» **SOURCE DATA**:
▶

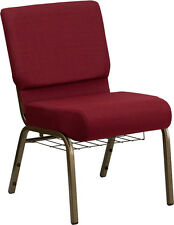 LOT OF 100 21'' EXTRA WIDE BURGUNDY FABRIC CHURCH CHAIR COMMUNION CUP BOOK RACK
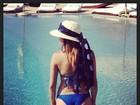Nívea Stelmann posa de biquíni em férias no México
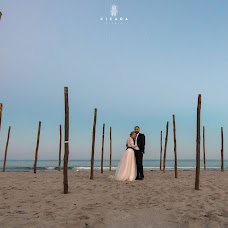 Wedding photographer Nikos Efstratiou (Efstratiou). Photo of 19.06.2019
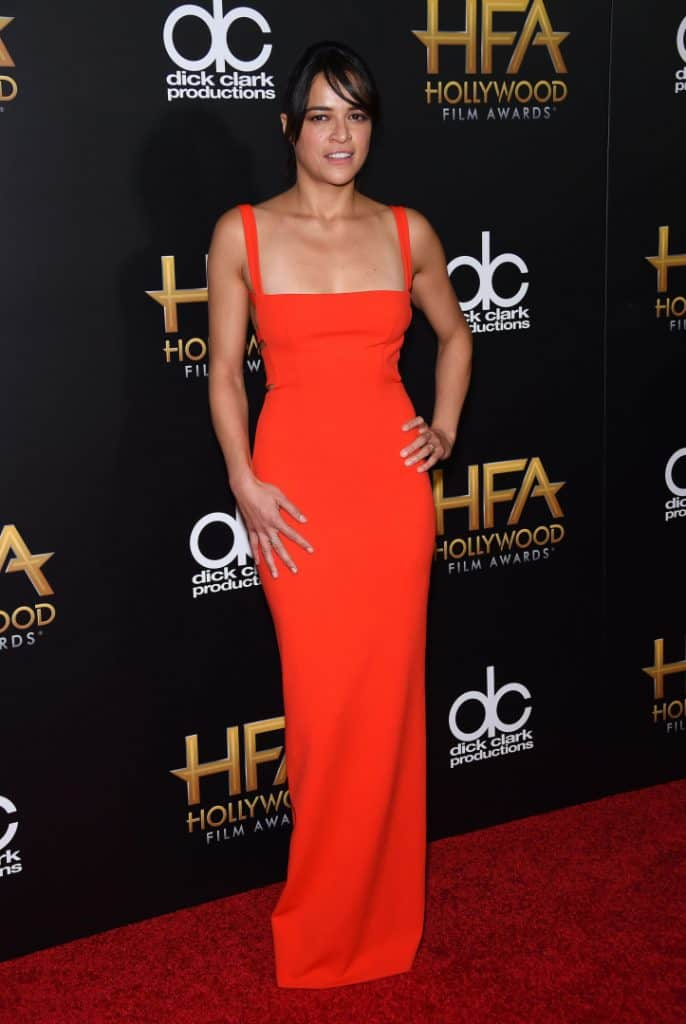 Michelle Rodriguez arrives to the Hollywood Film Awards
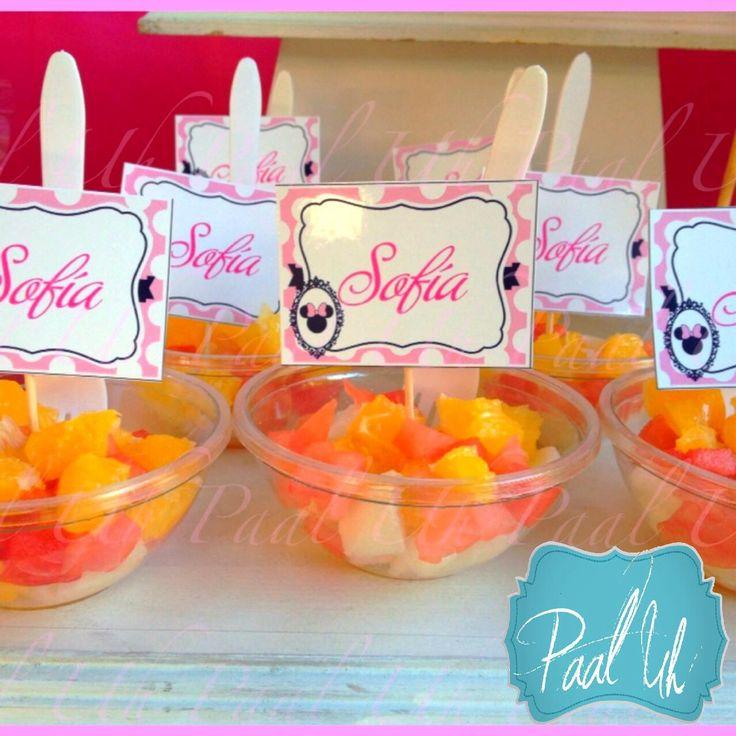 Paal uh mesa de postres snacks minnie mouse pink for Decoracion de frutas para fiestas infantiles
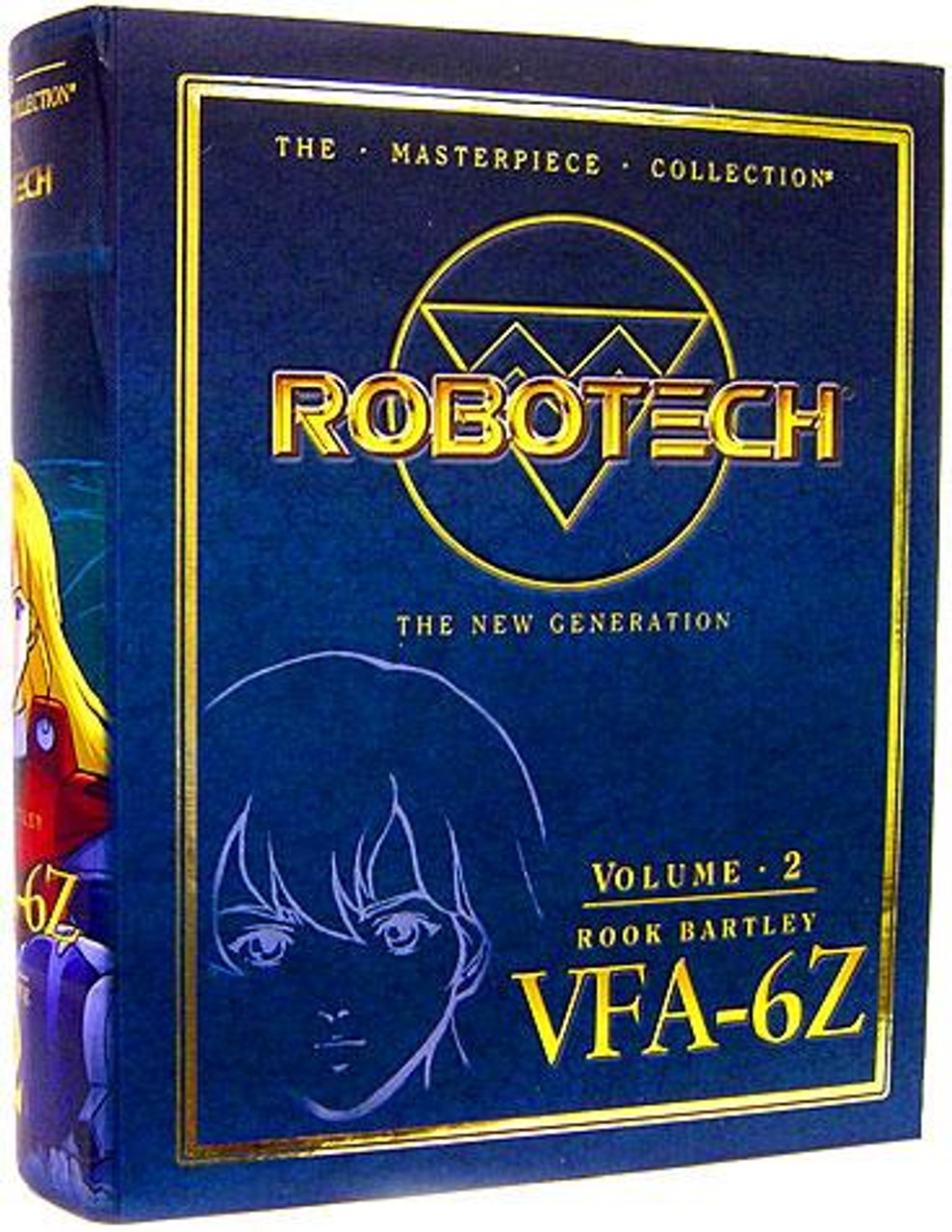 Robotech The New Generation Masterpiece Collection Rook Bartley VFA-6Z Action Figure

◀

» **EXERCISE DETAILS**: Where a record holds a picture, leave the picture out and restate the rest word for word.

» **ANSWER AREA**:
 LOT OF 100 21'' EXTRA WIDE BURGUNDY FABRIC CHURCH CHAIR COMMUNION CUP BOOK RACK
Nívea Stelmann posa de biquíni em férias no México
 Wedding photographer Nikos Efstratiou (Efstratiou). Photo of 19.06.2019
 Michelle Rodriguez arrives to the Hollywood Film Awards
 Paal uh mesa de postres snacks minnie mouse pink for Decoracion de frutas para fiestas infantiles
 Robotech The New Generation Masterpiece Collection Rook Bartley VFA-6Z Action Figure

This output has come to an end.